The document discusses using "data intensive science" and network models to better understand human disease. It describes how large datasets from equipment that can generate massive amounts of data, combined with open information systems and evolving computational models, can be used to build better maps of human disease. This "fourth paradigm" of data-driven science is presented as an advantage over traditional reductionist approaches for accelerating disease elimination through open innovation.
Coimbatore Call Girls in Thudiyalur : 7427069034 High Profile Model Escorts |...
Stephen Friend National Heart Lung & Blood Institute 2011-07-19
1. From Gene networks to bioinformatics networks
Stephen Friend MD PhD
Sage Bionetworks (Non-Profit Organization)
Seattle/ Beijing/ San Francisco
NHLBI
July 18th, 2011
2. why consider the fourth paradigm- data intensive science
thinking beyond the narrative, beyond pathways
advantages of an open innovation compute space
it is more about how than what
3. COPD
Diabetes
Treating Symptoms v.s.
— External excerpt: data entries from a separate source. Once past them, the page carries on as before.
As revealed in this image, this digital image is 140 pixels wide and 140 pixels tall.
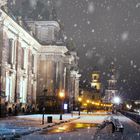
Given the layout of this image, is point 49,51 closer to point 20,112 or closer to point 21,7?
point 21,7

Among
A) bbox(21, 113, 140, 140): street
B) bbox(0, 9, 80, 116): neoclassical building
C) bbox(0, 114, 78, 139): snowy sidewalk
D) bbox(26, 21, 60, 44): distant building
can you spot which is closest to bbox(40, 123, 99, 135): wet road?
bbox(21, 113, 140, 140): street

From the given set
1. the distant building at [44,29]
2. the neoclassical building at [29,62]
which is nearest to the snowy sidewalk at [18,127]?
the neoclassical building at [29,62]

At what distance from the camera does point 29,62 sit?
229 ft

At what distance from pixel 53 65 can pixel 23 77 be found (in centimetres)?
1555

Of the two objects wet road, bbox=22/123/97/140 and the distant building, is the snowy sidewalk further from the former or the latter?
the distant building

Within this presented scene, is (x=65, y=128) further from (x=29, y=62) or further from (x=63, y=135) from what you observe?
(x=29, y=62)

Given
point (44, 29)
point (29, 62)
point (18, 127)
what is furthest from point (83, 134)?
point (44, 29)

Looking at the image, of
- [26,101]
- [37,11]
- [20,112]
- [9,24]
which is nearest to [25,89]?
[26,101]

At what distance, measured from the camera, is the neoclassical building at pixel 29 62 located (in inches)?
2081

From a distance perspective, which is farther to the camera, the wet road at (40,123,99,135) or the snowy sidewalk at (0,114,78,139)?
the wet road at (40,123,99,135)

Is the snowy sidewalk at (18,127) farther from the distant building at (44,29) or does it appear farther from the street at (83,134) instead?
the distant building at (44,29)

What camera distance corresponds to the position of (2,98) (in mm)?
49469

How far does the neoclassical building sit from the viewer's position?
5285 centimetres

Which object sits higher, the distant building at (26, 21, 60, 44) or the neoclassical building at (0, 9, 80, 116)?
the distant building at (26, 21, 60, 44)
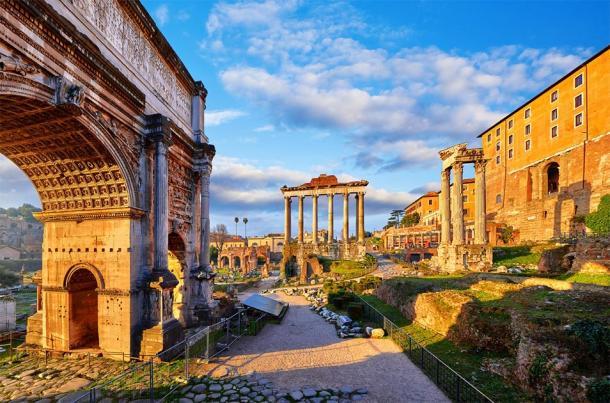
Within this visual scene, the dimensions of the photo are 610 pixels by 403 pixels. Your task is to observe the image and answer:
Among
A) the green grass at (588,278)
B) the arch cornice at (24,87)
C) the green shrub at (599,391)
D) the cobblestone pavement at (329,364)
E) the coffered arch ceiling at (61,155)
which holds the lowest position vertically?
the cobblestone pavement at (329,364)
Modifying Diseases
Pulmonary
Fibrosis
Obesity
Will it work for me?
8. WHY
NOT
USE
“DATA
INTENSIVE”
SCIENCE
TO
BUILD
BETTER
DISEASE
MAPS?
9. “Data Intensive Science”- “Fourth Scientific Paradigm”
For building: “Better Maps of Human Disease”
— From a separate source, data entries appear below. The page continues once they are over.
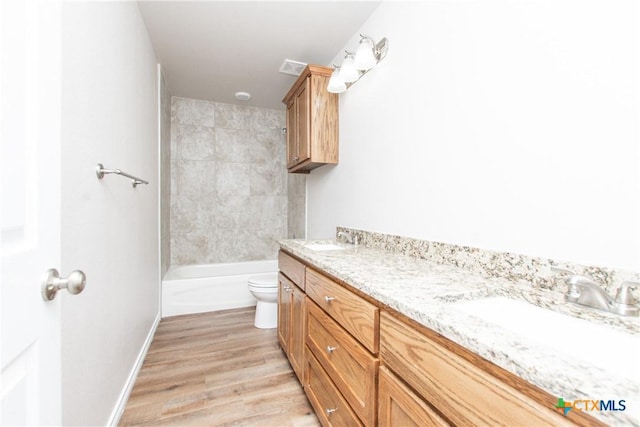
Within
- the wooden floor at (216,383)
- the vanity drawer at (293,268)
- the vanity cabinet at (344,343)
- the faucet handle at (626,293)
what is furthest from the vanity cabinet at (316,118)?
the faucet handle at (626,293)

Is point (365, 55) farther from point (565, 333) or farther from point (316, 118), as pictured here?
point (565, 333)

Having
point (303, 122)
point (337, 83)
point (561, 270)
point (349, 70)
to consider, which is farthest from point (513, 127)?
point (303, 122)

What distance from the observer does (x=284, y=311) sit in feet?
6.02

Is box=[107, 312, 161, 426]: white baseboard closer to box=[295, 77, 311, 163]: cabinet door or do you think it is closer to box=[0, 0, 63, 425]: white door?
box=[0, 0, 63, 425]: white door

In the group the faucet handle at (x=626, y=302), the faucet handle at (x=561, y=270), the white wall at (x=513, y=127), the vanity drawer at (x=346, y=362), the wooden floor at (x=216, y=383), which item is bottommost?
the wooden floor at (x=216, y=383)

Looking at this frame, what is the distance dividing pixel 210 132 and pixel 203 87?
1.93 ft

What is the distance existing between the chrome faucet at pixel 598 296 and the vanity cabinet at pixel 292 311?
108 cm

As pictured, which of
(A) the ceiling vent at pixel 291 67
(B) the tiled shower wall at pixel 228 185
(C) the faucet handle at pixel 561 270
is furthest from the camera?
(B) the tiled shower wall at pixel 228 185

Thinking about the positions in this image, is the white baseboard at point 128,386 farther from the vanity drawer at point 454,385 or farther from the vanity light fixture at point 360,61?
the vanity light fixture at point 360,61

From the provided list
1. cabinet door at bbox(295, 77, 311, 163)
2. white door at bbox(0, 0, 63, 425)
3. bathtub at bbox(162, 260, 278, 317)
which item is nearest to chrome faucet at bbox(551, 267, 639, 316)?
white door at bbox(0, 0, 63, 425)

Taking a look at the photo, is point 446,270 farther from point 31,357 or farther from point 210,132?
point 210,132

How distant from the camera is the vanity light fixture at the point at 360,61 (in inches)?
62.7

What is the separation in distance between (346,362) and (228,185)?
291cm

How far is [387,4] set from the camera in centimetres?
164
Equipment capable of generating
massive amounts of data
IT Interoperability
Open Information System
Evolving Models hosted in a
Compute Space- Knowledge Expert
10. It is now possible to carry out comprehensive
monitoring of many traits at the population level
Monitor disease and molecular traits in
populations
Putative causal gene
Disease trait
11. what will it take to understand disease?
DNA
RNA
PROTEIN
(dark
maKer)
MOVING
BEYOND
ALTERED
COMPONENT
LISTS
13. How is genomic data used to understand biology?
RNA amplification
Tumors
Microarray hybirdization
Tumors
Gene Index
!Standard"GWAS Approaches Profiling Approaches
Identifies Causative DNA Variation but Genome scale profiling provide correlates of disease
provides NO mechanism Many examples BUT what is cause and effect?
Provide unbiased view of
molecular physiology as it
relates to disease phenotypes
trait
Insights on mechanism
Provide causal relationships
and allows predictions
Integrated"
! Genetics Approaches
14. Integration of Genotypic, Gene Expression & Trait Data
Schadt et al. Nature Genetics 37: 710 (2005)
Millstein et al. BMC Genetics 10: 23 (2009)
Causal Inference
“Global Coherent Datasets”
• population based
• 100s-1000s individuals
Chen et al. Nature 452:429 (2008) Zhu et al. Cytogenet Genome Res. 105:363 (2004)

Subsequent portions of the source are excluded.